Milan is only one of the cities in Italy which celebrated both her birthday and new book. The Milanese newspaper, Corriere della Sera, carried an informative article, which was translated by Scottish-born Joan Rundo, a Milanese bilingual translator:
The walls of Milan are plastered with huge posters showing her diaphanous and determined face. They announce the celebrations that are to be held in the city for a really special birthday, her ninetieth. Rita Levi Montalcini, Nobel Prize Winner for Medicine in 1986, was born in Turin on April 22, 1909, but Milan will be celebrating the birthday in advance, tomorrow and Saturday. Honours and events appear under the aegis of the association "Ten Nobels for the Future," which each year organizes meetings or projects on science, economics, ethics. This seventh edition is the first one to celebrate a birthday, and the first to
give a present For Rita the present is the exhibition of an artist very dear to her, her twin sister Paola. And the picture that Rita wanted on the cover of her new book, La Galassia Mente, which comes out on April 20, is by Paola, as was her previous book L'Asso Nella Manica a Brandelli, a best-seller, a work on the potential of the brain.

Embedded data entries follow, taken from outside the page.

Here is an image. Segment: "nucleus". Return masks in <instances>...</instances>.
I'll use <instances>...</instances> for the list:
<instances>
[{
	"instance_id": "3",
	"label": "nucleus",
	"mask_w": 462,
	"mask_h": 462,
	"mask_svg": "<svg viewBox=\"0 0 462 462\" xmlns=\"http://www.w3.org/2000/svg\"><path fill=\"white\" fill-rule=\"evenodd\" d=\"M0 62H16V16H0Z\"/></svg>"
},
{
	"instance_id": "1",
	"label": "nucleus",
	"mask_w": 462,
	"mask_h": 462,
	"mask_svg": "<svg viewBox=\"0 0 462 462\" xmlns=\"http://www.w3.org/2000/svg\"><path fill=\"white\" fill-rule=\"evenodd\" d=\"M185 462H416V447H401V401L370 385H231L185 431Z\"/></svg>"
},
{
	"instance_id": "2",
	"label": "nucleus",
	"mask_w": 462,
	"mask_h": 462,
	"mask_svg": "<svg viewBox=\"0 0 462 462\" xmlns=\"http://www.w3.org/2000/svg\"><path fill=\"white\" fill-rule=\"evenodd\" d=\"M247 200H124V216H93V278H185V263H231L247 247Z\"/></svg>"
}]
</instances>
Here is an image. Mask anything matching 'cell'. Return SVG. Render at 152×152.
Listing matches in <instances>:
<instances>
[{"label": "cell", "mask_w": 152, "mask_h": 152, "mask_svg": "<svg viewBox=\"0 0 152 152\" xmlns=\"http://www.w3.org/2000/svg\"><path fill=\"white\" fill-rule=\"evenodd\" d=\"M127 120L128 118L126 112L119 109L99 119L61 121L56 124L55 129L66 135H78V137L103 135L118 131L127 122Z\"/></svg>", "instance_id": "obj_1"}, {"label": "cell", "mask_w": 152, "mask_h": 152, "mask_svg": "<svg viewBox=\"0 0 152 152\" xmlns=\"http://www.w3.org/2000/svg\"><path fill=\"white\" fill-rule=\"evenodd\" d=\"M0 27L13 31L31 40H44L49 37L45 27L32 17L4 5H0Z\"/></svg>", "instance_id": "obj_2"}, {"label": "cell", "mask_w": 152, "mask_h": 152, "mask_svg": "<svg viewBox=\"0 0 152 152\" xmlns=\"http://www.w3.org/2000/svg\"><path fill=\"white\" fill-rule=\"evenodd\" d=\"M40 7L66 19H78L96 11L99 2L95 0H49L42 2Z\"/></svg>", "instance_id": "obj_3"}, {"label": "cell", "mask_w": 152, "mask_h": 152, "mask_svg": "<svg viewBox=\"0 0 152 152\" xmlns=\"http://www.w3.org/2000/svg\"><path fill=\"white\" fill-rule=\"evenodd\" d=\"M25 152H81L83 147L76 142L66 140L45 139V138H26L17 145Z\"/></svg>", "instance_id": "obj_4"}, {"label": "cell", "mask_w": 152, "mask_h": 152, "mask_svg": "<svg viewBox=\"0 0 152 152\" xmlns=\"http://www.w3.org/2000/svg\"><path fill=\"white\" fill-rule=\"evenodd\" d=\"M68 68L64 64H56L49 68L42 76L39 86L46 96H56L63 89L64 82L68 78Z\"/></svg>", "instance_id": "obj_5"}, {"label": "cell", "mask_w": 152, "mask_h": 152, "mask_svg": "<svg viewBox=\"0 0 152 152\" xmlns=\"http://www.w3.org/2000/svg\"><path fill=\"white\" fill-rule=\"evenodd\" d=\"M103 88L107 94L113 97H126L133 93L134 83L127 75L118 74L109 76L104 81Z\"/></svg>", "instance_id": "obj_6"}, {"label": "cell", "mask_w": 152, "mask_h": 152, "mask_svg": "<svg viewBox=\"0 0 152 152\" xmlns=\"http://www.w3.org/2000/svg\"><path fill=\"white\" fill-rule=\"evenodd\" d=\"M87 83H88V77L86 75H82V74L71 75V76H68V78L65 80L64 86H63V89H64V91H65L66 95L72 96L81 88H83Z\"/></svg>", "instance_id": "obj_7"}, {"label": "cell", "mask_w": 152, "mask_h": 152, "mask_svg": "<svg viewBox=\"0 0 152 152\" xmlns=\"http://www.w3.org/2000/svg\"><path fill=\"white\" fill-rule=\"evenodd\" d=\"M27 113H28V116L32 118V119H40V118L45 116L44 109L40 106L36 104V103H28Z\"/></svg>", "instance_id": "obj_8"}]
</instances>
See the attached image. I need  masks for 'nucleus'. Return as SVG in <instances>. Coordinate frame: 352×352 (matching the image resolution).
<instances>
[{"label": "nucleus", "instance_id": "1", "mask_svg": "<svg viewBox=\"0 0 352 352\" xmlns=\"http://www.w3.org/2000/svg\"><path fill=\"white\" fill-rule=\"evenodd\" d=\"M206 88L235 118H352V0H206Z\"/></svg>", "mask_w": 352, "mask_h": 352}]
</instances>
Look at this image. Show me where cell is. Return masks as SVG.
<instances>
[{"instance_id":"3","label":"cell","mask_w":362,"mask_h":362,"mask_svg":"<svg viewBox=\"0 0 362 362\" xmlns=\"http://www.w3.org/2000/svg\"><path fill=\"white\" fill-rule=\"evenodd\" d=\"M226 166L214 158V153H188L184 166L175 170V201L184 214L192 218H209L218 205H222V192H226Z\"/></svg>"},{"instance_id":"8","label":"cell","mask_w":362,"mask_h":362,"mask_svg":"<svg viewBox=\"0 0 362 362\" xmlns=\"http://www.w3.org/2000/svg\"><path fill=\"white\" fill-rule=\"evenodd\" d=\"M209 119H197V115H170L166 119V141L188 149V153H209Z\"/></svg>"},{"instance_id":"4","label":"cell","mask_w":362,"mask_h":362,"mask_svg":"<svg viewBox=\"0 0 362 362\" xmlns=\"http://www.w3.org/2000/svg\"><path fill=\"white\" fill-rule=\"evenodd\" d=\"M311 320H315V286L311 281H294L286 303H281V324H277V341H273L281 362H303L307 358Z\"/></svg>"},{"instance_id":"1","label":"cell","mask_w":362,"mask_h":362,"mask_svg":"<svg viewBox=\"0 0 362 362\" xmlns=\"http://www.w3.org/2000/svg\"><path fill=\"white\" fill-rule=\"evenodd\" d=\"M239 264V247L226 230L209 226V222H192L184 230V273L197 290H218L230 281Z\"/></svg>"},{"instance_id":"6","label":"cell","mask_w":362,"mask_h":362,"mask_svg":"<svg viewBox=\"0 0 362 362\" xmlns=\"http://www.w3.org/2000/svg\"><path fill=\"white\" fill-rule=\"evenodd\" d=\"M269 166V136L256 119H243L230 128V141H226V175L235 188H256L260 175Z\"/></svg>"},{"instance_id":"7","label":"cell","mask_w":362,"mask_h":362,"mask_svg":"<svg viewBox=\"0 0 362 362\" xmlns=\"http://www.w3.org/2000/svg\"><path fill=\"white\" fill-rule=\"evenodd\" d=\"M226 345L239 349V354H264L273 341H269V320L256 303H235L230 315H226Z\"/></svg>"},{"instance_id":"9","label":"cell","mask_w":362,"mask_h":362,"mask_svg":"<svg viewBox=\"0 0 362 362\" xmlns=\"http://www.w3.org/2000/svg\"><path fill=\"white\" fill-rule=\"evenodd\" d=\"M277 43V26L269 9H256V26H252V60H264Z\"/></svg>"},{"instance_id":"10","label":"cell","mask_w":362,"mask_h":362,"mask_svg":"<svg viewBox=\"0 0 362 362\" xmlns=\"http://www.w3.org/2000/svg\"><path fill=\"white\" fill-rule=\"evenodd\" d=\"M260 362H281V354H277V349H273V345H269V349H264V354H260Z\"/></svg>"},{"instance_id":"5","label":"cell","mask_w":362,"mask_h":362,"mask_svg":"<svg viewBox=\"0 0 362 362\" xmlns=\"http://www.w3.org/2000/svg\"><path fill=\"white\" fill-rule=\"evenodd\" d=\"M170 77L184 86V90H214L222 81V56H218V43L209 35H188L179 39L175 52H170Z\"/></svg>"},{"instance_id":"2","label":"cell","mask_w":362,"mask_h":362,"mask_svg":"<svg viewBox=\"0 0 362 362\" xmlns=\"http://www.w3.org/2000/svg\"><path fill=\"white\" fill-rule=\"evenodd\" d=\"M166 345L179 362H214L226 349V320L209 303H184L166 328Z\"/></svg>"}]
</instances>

Rita Levi Montalcini's objective is not to disseminate pure scientific knowledge. Along with the explanations of how neurons and dendrites function,-and, in the case of this book, how inorganic matter developed into organic matter, and how the nervous system was born, up to the development of the human brain--there is a message which is essentially one of values, ethics. The chapters, as complex and fascinating as they are clear, describe the evolutionary process of millions of years, aims, and arrives at, the Cogito, Ergo Sum of Descartes, and "man is only a reed, but a thinking reed" of Pascal. The still mysterious coupling of the brain and the mind is explained to lay readers with the sole objective of reaching the heart of man and woman, illustrating their capacities of awareness and, therefore, of free will and responsibility.